The prices of Di-Ammonium Phosphate (DAP), the second most consumed fertilizer in the country after urea, are almost certain to increase in January. Prices could rise by up to ₹200 per 50-kg bag, potentially increasing from the current ₹1,350 to ₹1,550 per bag. There are two primary reasons for this anticipated price hike: first, the special incentive provided by the government for DAP imports will end on December 31, and second, the cost of imports has increased due to the weakening of the rupee against the dollar.
Industry sources informed Rural Voice that the special incentive of ₹3,500 per tonne offered by the government on imported DAP will end on December 31, 2024. As a result, the burden will shift to the industry. The rupee's recent depreciation—from ₹83.50 to ₹85.50 per dollar—has further raised import costs. With DAP priced at $630 per tonne in the global market, the weaker rupee has added approximately ₹1,200 per tonne to the import cost. Together, these factors have increased costs by about ₹4,700 per tonne, translating to an additional ₹235 per bag.
Sources noted that there are no current government directives on this matter since non-urea fertilizers are decontrolled, allowing the industry to set prices independently within the constraints of a fixed subsidy. Consequently, the industry is left with no option but to increase prices.
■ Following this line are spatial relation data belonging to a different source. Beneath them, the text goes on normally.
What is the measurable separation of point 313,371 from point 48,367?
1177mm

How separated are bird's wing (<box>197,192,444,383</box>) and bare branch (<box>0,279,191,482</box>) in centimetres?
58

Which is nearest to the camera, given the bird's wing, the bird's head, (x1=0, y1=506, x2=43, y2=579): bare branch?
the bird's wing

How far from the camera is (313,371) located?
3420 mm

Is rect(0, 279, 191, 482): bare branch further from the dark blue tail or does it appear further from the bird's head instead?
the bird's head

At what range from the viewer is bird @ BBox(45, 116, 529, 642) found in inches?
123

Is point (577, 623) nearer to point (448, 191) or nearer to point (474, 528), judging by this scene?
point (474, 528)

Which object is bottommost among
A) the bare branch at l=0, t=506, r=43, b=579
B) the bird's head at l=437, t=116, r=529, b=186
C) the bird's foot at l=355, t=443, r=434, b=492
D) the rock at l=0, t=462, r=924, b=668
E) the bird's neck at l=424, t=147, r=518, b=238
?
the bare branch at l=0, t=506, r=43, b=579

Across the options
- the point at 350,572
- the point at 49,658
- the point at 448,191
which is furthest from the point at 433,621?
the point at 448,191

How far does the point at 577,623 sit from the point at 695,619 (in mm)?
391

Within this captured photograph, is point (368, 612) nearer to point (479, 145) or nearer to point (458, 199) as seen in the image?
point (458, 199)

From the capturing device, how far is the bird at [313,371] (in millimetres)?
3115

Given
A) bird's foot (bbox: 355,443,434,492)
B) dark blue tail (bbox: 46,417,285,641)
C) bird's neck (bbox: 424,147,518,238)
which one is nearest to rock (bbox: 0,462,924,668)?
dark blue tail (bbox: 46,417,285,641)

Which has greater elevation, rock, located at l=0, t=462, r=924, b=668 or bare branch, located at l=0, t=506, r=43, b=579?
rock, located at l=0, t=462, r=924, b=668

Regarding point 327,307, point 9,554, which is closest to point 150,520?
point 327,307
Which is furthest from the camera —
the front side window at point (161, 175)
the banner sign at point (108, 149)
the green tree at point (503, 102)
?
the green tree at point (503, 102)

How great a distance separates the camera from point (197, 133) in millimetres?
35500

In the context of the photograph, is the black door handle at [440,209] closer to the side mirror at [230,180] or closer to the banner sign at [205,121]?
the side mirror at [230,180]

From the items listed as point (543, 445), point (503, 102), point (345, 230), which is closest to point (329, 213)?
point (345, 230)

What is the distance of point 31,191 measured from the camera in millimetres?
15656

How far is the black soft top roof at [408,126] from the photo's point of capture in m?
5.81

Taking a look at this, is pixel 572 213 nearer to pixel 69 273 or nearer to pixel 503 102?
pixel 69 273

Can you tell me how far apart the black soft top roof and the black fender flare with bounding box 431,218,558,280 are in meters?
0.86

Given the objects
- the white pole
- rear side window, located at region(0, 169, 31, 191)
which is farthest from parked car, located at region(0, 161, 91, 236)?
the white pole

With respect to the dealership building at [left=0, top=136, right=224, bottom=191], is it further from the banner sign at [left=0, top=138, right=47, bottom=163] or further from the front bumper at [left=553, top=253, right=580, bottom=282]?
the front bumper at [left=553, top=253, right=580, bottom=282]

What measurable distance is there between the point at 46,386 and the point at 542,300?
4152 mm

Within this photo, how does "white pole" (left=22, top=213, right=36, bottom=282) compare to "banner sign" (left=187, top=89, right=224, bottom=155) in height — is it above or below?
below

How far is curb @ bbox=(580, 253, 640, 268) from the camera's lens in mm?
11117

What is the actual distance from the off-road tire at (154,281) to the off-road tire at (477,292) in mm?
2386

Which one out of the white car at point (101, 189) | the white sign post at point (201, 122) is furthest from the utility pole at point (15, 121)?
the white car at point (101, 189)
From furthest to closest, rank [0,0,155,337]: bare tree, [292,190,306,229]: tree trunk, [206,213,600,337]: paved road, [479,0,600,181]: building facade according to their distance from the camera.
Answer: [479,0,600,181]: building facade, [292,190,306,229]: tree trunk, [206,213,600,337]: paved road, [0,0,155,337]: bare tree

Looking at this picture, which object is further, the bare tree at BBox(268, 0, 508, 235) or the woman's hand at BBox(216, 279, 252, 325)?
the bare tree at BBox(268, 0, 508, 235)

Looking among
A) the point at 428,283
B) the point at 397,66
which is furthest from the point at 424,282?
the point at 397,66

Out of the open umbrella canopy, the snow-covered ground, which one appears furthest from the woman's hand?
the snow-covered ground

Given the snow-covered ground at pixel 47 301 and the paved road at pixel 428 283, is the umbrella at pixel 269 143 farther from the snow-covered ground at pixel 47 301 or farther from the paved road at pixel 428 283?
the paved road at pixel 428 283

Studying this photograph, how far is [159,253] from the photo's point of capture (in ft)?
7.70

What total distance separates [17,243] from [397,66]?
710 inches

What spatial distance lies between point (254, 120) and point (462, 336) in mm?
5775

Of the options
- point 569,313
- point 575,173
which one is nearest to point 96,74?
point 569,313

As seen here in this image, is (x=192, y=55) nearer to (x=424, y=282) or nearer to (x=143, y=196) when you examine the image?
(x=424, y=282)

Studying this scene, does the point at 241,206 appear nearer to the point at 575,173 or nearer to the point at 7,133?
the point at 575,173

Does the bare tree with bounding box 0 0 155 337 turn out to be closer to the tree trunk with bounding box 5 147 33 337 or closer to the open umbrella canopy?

Two years ago, DAP prices rose by ₹150 per bag, reaching ₹1,350. Although the government provides subsidies for decontrolled fertilizers based on their nitrogen (N), phosphorus (P), potassium (K), and sulfur (S) content under the Nutrient-Based Subsidy (NBS) scheme, it has indirectly maintained DAP prices at ₹1,350 by increasing subsidy levels.
DAP Crisis
The ongoing Rabi season has seen a crisis in DAP availability. Rising global prices led to industry losses at current price levels, resulting in reduced imports and a domestic shortage. Imports only picked up after the government introduced special incentives. Contributing factors to the decline in imports include reduced supplies from China, geopolitical tensions, logistical challenges in the Red Sea, limited global production capacity, and fluctuating prices.
Dependence on Imports
India relies on imports for about 90% of its phosphatic fertilizers. Annually, the country consumes approximately 100 lakh tonnes of DAP, of which about 60 lakh tonnes are imported. Even the raw materials—rock phosphate or phosphoric acid—used for domestic production are largely imported.
Prospects for Price Increase
Currently, there is no major crop requiring a high demand for DAP. The next peak in demand will occur during sugarcane sowing in March, followed by the Kharif season. This makes the potential price hike a low political risk, especially as no significant elections are scheduled in the coming months, except in Delhi. Historically, DAP prices and availability have been politically sensitive issues, with the government striving to manage them.
Calls for Higher DAP Pricing
To encourage the balanced use of fertilizers, the fertilizer industry has proposed that fertilizer prices be linked to their nutritional value. By this metric, DAP, with the highest nutritional value among non-urea fertilizers, should command the highest price.
Decline in Production, Imports, and Sales
Data from the Fertilizer Association of India (FAI) reveals that between April and October this year, domestic DAP production declined by 7.4%, while imports fell by 29.8% compared to the previous year. During the same period, DAP sales dropped by 25.4%, whereas sales of muriate of potash (MOP) and NPK fertilizers increased by 24.7% and 23.5%, respectively.